Writer’s Craft #74 – 5 Steps to Yes: Make a Good Impression with Your Cover Letter
Erin Lale is the Acquisitions Editor at Eternal Press and Damnation Books and the Editor and Publisher of Time Yarns, a freelance writer since 1985, was the owner of a bricks and mortar bookstore and was the Editor and Publisher of a quarterly magazine in the print era.
As a writer, you spend years perfecting your craft and working on your book. You agonize over your synopsis. So it only makes sense to polish the one page of writing that makes your first impression with a publisher: your cover letter.
1. If your submission is an email, you don’t need to include the double postal addresses in the heading like a print-era business letter, but if you do, be sure to change the addressee to the actual address of the publisher to whom you are writing. I once received a cover letter addressed to “We Reject You (unprintable) Agency” which ended with British postal code FUU.

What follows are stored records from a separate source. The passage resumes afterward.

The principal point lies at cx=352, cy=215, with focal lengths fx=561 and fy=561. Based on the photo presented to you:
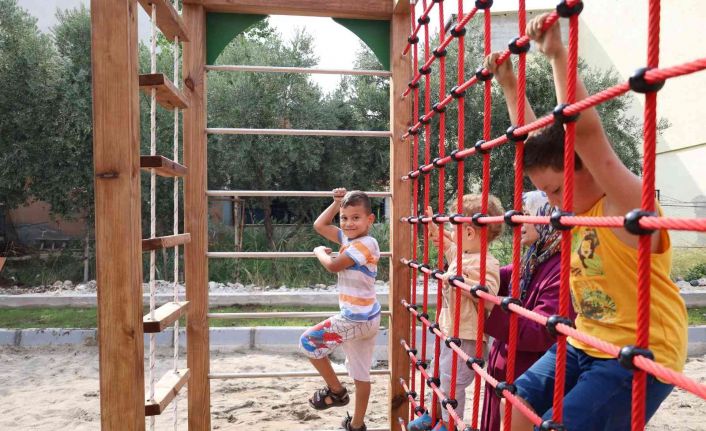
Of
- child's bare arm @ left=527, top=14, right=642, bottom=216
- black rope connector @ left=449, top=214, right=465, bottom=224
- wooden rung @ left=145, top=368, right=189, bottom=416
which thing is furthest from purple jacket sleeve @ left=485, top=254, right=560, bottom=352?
wooden rung @ left=145, top=368, right=189, bottom=416

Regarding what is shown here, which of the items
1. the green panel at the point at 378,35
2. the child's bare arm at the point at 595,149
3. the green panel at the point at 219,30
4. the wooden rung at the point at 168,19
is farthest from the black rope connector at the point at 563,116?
the green panel at the point at 219,30

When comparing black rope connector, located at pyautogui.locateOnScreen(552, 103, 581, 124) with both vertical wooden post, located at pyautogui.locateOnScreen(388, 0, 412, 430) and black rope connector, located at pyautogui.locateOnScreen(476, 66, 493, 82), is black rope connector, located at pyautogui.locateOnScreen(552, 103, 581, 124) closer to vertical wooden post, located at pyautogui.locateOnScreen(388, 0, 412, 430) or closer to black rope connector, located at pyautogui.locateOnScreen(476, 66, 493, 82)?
black rope connector, located at pyautogui.locateOnScreen(476, 66, 493, 82)

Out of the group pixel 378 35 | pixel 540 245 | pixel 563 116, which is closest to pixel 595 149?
pixel 563 116

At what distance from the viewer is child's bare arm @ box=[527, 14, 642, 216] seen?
3.77 ft

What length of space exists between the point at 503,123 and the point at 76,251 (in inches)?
296

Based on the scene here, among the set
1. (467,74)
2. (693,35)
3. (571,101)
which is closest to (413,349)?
(571,101)

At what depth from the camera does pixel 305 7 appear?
2900mm

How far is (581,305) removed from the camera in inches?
58.7

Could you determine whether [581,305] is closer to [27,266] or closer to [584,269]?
[584,269]

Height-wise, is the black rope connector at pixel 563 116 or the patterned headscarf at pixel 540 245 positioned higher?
the black rope connector at pixel 563 116

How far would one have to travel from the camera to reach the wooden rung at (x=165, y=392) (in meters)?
1.90

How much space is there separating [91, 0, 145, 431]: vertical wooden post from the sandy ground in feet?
5.91

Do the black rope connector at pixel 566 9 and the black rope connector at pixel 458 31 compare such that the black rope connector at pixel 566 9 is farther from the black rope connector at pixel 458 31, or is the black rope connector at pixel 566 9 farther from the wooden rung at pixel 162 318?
the wooden rung at pixel 162 318

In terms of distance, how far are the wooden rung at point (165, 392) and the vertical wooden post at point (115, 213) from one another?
155 mm
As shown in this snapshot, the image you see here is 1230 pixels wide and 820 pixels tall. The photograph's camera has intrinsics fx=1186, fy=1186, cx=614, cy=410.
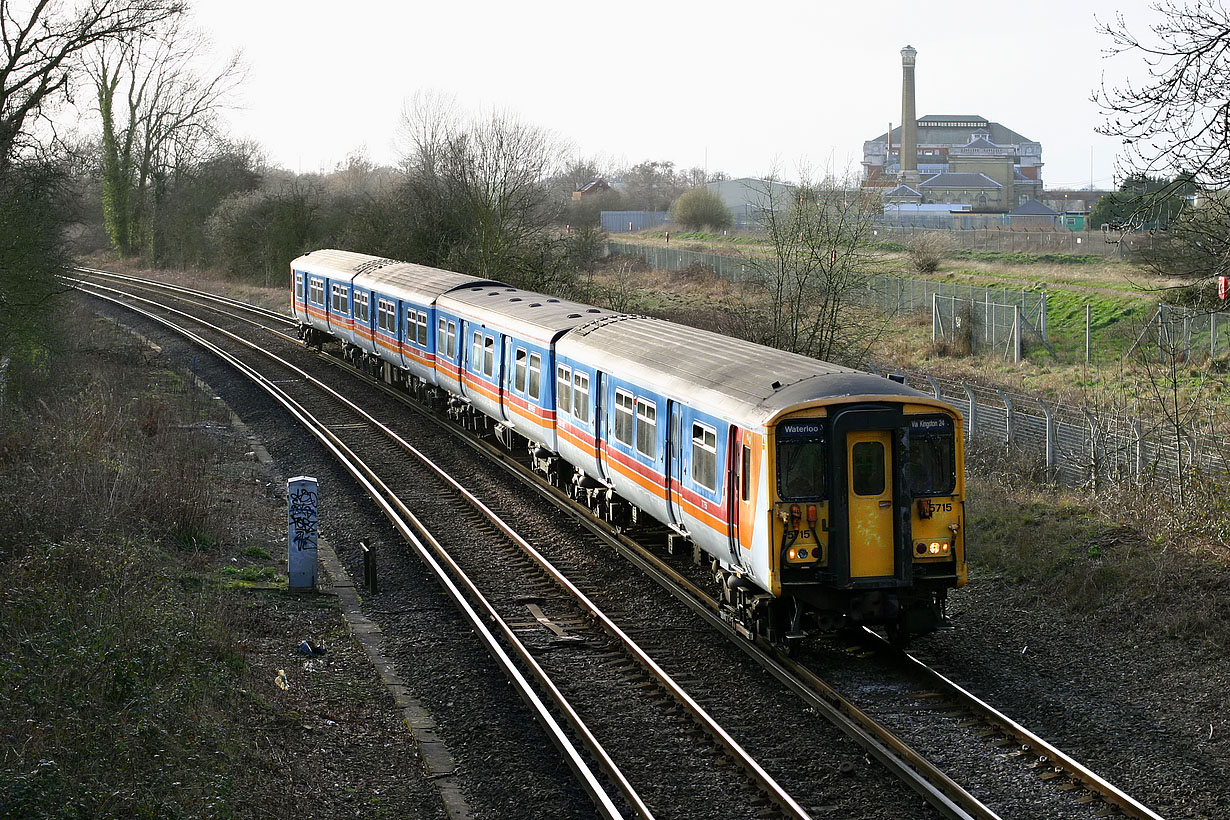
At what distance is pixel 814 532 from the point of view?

2. Address the acquisitions editor by name if possible. Most company websites have staff lists, or the name may be in the submissions guidelines. The standard business form is Dear Mr. Smith or Dear Ms. Jones followed by a colon. If you can’t find the name, use Dear Editor, Dear Sir or Madame, or Dear Sirs and Mesdames. Please do not use just Dear Sirs. It is 2012; it’s unreasonable to assume that all presses in the world are staffed entirely by males.
3. Proofread your cover letter. If English is not your native language, have your letter proofed by a native speaker.
4. When describing your book, be factual. This is not the time to use review language like “tour de force.” Keep the genre description down to one or two nouns with the minimum modifiers that do the job, and use standard publishing terms like “Romance,” “Steampunk Romance,” “Steampunk Romantic Comedy,” etc. Tell me how long your book is in words, not k. Show me your professionalism. You can show me your creativity in the book itself.
5. Tell me your marketing plan, such as going to booksignings or doing guest blog posts, but do not include a plan to sell to your relatives or your 200 facebook friends; the kind of publisher that pays you instead of getting paid by you would consider a book that sells 200 copies to be a dismal failure. Only use numbers in your plan if they sound like “I will market to my 300,000 magazine subscribers” or “I will market on my radio program syndicated in 17 major US cities.” If the numbers won’t make me smell cash, leave them out. Remember, publishing is a business, and the goal of any business is to sell units.
I’ll leave you with one final piece of advice before the comments section opens: if I tell you what’s wrong with your book, that’s an invitation to fix it and send it back to me. A workshop or writers’ critique group is a great way to get your book purring.
So, what cover letter tips do you have for your fellow writers?